Exercise
Write out the data below line for line, with no changes to wording, numbers, or punctuation.

Records for the task
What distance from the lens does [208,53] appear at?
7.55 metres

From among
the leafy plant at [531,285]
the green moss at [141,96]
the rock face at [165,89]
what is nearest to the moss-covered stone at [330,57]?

Solution for this problem
What distance from the lens does [208,53] appear at?
7.55 metres

From among
the leafy plant at [531,285]
the green moss at [141,96]
the rock face at [165,89]
what is nearest to the moss-covered stone at [330,57]?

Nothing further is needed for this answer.